Scientists who fear that there is a link between the phones and the incidence of tumors say that people should opt for brands that emit only low radiation, and for remote earpieces that avoid the need to hold the handset against the head.
John Stather, of the National Radiological Protection Board, is calling for urgent talks between the manufacturers and the Government and says that the public should be fully informed about any risk.
The findings of the research are to be screened tonight on BBCls Panorama but Dr. Stather says that this is not enough. "The risk of potential exposure should be given to the public," he said.

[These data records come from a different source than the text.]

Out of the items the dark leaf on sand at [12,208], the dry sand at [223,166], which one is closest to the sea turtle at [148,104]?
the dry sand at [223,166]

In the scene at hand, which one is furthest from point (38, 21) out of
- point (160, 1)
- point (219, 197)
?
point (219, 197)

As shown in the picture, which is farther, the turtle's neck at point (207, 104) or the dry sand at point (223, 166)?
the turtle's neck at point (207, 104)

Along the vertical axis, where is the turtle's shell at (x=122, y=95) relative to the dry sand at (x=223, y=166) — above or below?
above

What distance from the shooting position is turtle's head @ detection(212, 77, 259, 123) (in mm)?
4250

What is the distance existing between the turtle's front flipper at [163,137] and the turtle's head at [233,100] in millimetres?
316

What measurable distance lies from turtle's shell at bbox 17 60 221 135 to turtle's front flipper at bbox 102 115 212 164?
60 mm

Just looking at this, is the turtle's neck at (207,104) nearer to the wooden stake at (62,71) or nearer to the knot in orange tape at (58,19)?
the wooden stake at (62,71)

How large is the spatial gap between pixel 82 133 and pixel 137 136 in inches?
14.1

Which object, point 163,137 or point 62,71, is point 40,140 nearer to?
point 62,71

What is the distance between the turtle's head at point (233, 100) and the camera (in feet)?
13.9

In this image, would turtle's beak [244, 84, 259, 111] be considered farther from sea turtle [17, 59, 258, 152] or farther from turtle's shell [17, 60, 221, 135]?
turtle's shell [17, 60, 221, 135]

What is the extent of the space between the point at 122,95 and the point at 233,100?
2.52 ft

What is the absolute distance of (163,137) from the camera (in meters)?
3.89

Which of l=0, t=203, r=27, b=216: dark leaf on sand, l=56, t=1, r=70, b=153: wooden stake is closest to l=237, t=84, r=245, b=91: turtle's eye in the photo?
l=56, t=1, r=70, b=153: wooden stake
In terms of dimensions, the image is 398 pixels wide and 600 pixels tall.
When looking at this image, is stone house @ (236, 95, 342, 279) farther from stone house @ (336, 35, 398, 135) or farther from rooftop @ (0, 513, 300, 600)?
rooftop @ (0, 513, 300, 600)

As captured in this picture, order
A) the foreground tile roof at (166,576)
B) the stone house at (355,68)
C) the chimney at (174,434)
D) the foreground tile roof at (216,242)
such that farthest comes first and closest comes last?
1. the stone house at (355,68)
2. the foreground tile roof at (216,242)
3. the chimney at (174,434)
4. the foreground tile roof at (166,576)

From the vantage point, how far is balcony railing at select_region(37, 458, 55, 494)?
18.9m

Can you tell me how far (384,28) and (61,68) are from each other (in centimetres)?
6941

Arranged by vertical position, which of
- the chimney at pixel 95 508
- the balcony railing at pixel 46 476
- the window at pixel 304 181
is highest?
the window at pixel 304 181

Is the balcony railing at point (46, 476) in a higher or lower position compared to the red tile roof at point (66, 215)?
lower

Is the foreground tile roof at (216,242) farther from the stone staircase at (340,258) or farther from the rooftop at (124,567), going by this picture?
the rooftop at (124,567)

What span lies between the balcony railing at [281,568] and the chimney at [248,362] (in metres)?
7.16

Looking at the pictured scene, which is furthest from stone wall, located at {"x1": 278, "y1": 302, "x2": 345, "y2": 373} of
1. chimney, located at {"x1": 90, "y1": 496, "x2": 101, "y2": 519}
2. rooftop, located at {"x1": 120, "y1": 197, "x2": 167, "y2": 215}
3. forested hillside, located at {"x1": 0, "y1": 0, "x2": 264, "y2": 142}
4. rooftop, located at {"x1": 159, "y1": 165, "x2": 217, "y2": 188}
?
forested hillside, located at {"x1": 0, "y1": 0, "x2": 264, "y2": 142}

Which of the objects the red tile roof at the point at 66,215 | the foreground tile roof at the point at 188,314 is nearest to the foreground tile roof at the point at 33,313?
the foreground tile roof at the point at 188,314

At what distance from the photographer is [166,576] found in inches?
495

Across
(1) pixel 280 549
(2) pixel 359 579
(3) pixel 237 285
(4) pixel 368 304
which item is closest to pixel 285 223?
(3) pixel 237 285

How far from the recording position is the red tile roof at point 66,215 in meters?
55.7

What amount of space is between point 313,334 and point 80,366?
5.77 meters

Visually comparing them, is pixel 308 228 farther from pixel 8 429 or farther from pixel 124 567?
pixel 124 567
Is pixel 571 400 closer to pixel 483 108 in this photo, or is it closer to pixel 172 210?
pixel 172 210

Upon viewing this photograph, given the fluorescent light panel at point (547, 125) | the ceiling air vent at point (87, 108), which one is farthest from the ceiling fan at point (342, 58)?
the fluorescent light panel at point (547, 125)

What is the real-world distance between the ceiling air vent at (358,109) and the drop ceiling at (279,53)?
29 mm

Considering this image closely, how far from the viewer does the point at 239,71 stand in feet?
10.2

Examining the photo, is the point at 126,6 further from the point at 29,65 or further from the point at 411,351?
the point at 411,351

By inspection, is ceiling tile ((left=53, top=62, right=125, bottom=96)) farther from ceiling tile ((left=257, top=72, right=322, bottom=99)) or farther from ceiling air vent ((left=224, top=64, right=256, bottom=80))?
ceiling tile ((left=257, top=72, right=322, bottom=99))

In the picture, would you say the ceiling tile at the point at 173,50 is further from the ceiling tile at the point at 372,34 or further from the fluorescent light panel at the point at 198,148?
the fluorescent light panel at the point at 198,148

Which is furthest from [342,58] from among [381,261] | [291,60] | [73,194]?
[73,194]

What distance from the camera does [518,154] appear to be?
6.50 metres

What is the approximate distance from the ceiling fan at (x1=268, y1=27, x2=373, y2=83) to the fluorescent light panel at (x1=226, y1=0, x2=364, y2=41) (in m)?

His views are shared by Alan Preece of Bristol University, who is conducting the only British study so far on the effects of mobile phones on the brain. He is shocked by the findings of the Panorama survey, which shows the disparities of radiation levels emitted from different phones.
The National Physical Laboratory studied different levels of emission absorbed by the brain from different makes of phones, which differed by a factor of more than 20.

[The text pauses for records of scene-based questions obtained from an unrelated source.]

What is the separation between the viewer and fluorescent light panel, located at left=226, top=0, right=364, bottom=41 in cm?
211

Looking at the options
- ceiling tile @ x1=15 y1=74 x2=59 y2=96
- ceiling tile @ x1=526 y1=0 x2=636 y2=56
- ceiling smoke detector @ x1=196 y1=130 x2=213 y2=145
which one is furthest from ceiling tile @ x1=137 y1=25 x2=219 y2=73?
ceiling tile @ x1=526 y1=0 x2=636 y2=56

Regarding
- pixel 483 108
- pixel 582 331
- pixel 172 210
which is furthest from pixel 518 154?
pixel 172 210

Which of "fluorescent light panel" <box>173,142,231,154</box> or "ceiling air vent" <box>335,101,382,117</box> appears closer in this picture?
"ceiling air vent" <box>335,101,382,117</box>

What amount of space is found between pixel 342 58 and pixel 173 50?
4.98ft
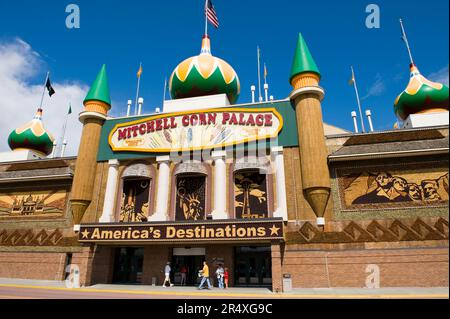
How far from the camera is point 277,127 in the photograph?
2384 cm

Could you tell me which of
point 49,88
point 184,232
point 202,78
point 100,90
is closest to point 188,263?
point 184,232

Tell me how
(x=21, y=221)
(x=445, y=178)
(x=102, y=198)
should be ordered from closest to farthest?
1. (x=445, y=178)
2. (x=102, y=198)
3. (x=21, y=221)

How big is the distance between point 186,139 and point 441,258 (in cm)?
1928

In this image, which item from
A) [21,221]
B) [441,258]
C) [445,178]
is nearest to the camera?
[441,258]

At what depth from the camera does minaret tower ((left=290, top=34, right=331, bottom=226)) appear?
21.2m

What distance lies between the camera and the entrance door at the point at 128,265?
81.3ft

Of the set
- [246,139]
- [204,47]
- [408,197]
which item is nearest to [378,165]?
[408,197]

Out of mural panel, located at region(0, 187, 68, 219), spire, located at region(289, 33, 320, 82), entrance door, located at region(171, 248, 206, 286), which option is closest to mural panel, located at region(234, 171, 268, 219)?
entrance door, located at region(171, 248, 206, 286)

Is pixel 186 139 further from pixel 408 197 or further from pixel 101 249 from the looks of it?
pixel 408 197

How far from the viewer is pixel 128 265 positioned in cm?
2523

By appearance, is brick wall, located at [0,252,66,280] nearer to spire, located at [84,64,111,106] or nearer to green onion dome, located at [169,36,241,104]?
→ spire, located at [84,64,111,106]

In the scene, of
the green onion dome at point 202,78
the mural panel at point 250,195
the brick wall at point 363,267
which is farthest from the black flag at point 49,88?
the brick wall at point 363,267

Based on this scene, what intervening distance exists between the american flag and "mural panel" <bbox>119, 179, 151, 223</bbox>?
16.5 metres

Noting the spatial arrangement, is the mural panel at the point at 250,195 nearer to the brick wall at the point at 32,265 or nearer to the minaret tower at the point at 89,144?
the minaret tower at the point at 89,144
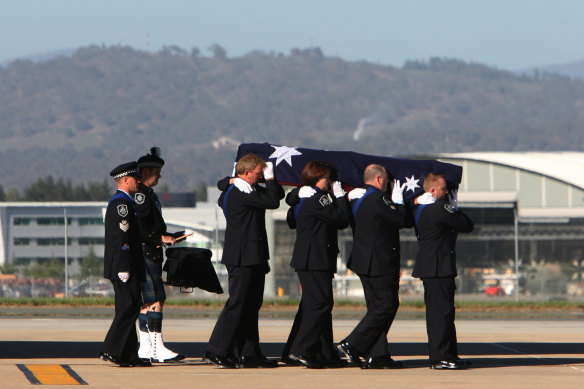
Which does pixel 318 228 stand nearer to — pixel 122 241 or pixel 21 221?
pixel 122 241

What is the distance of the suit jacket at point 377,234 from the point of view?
11.4m

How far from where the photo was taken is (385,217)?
37.3ft

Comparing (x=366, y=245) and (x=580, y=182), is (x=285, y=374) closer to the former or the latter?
(x=366, y=245)

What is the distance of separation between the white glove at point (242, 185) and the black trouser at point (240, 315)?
0.72 m

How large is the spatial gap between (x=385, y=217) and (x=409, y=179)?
7.30 feet

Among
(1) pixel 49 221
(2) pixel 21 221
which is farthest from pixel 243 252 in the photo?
(2) pixel 21 221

Panoramas survey showed that using a hands-free attachment could cut exposure to radiation by 90 per cent, and that using a microshield to protect the head could cut exposure by 80 per cent. Dr. Preece tells the
programme: "I was somewhat startled to see such a large gap between the highest levels and the lowest. It seems to me if you want to reduce the exposure ... then it looks as if the design is in the manufacturers hands."
Concerns have been increased by the disclosure that US manufacturers were summoned last week to a secret meeting with safety officials. George Carlo, head of the US research body funded by the industry says it is no longer a responsible position to say that there is no problem.